第三百八話 低く良く通る声
読んでくださりありがとうございます。ジャロに声をかけてきた人物は何者なんでしょうか。
「……え。ええと、……そうです。ヴォルカパルスに行こうと。……この先にあるんですよね?」
低いが良く通る声でそう尋ねられたジャロは少しばかり驚いたが嘘を吐く必要も無いだろうと素直に答えた。男はジャロの方に見向きもしなかった。その代わり低く良く通る声がまた聞こえて来たのである。
「止めておけ。あんなところわざわざ行く必要なんてねぇんだ」
……このお爺さんが言っているんだよね。こっちを見向きもしないから会話しづらいんだけど。止めておけ……ねぇ。確かに好きで行く訳じゃ無いし、ギルドじゃなくて自警団が仕切っているとか言う噂でそれは確かになるべく行きたくは無いけどさ。
「ありがとうございます。でも行かなくちゃ行けないんです」
そうジャロが答えると今まで見向きもしなかった男が首だけこちらに向けた。そしてやはり低く良く通る声がしたのである。
「ほう……ならば仕方あるまい。進むが良いさ。ヴォルカパルスはすぐそこだ。……俺は行かない方が良いと思うがな」
やっぱりこの人が言っていたんだな。しかし行かない方が良いなんて何度も警告されるとなると……例えばかなり治安が悪いとかなのかな。気をつけてロンドールさんを探さないとな。その前にダイガさんだっけ? 上手くその人が見つかると良いんだけどね。

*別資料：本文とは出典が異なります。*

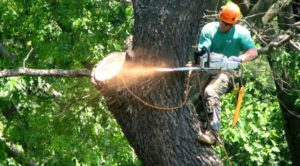 tree trimming and removal fulerton ca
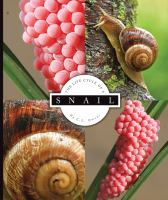 The Life Cycle of A Snail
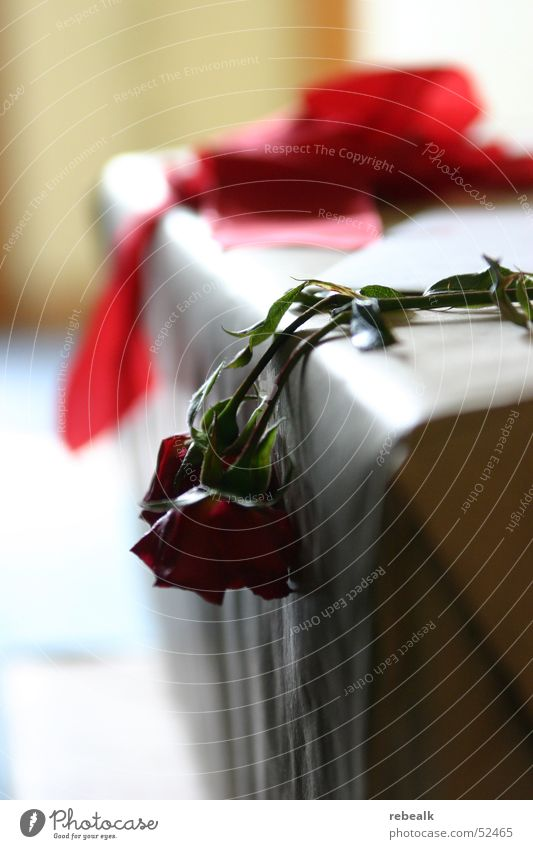 lasst den kopf nicht hängen Tisch Wohnzimmer Blume Rose Blatt Blüte Blühend Duft liegen dehydrieren weinen trocken rot Treue trösten Traurigkeit Sorge Trauer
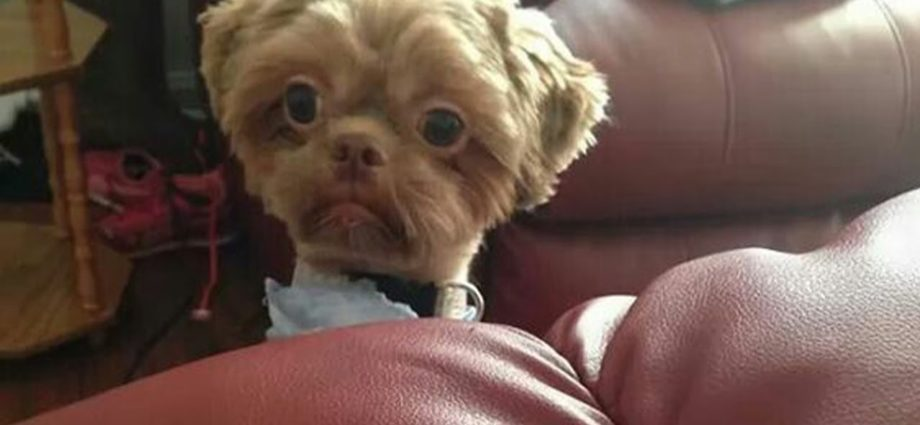 Oubliez le stress et riez comme des fous ! Les vidéos de chiens les plus drôles !🐕🐕🐕🐕🐕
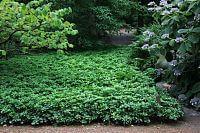 Stauden Für Schatten ? Gartenplanung Düsseldorf, Mönchengladbach ... Bodendecker Schatten Pflanzen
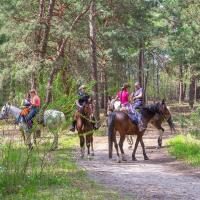 Konie na Jurze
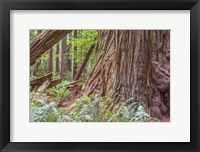 Framed Ancient Beauty At Stout Grove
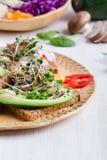 Wybór avocado grzanki na zbożowym chlebie Zdrowy opierający się obraz stock
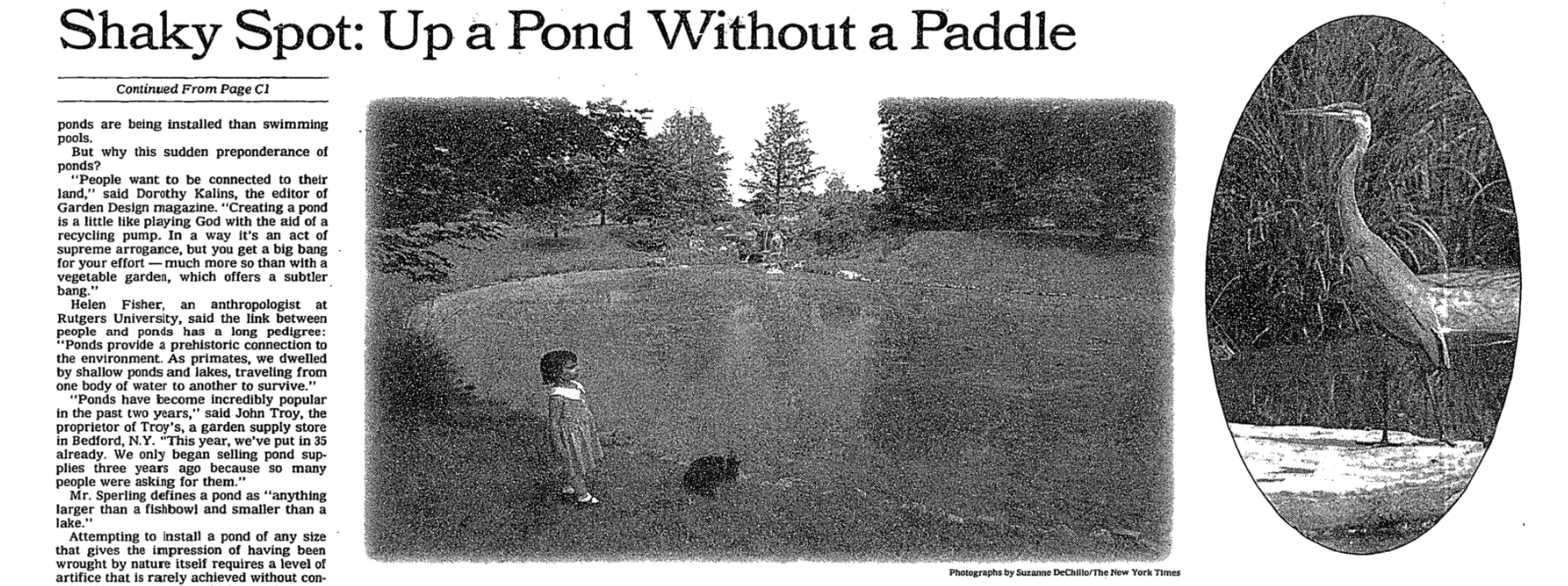Pond 2.png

……お、関所が見えたな。確かにあの男の人が言っていた通りすぐそこだったな。
――
ヴォルカパルス 西関所
――
さてと、ヴォルカパルスってどんな所なんだろうな。通常ならギルドに向かうからね、まずは自警団の所に行けば良いのかな。
「こちらヴォルカパルス西関所である。現在ヴォルカパルスへの通行は制限中だ」
「ええと、ギルドカードは……あれ? 通れないって事ですか?」
驚いた顔でジャロは門番の顔を見た。ギルドランク☆5以上で行くことが出来るとは何だったのか。そんな疑問がジャロの頭を占めていた。
「分からないか? お前のようなコマンダーを通す事は無いと言う事だ。分かったら即刻この場から去るのだ」
えぇ? なんだこの言い草は。コマンダーを通す事は無いだって? ギルドランク☆5で通れないって事はもうそれは通る事は無理って事じゃないかい? 一体どうすれば良いんだよ。
その時困惑し何が起こっているのか分からない顔をしていたジャロの後ろから低く良く通る声が響いて来たのである。
「通してやれ。……身元は俺が保証しよう」
「! あなたは……。良いんですか? 通しても」
「あぁ、通してやれ。……俺は止めたぞ? 何がしたくてこんな国に入るのかは知らんが精々自分で自分を守ることだな」
どうやら先程のお爺さんが助けてくれたようである。しかし門前払いされる所が一転して入れるようになったのは間違い無くこのお爺さんのおかげである。このお爺さんは一体何者なんだろうか。関所を通る時に聞きたかったがその姿は既に消えていたのであった。
関所でひと悶着ありましたがどうやら無事にヴォルカパルスに入国出来そうです。しかしあのお爺さんが結局何者かはわかりませんでしたね。いずれ分かるようになると思います。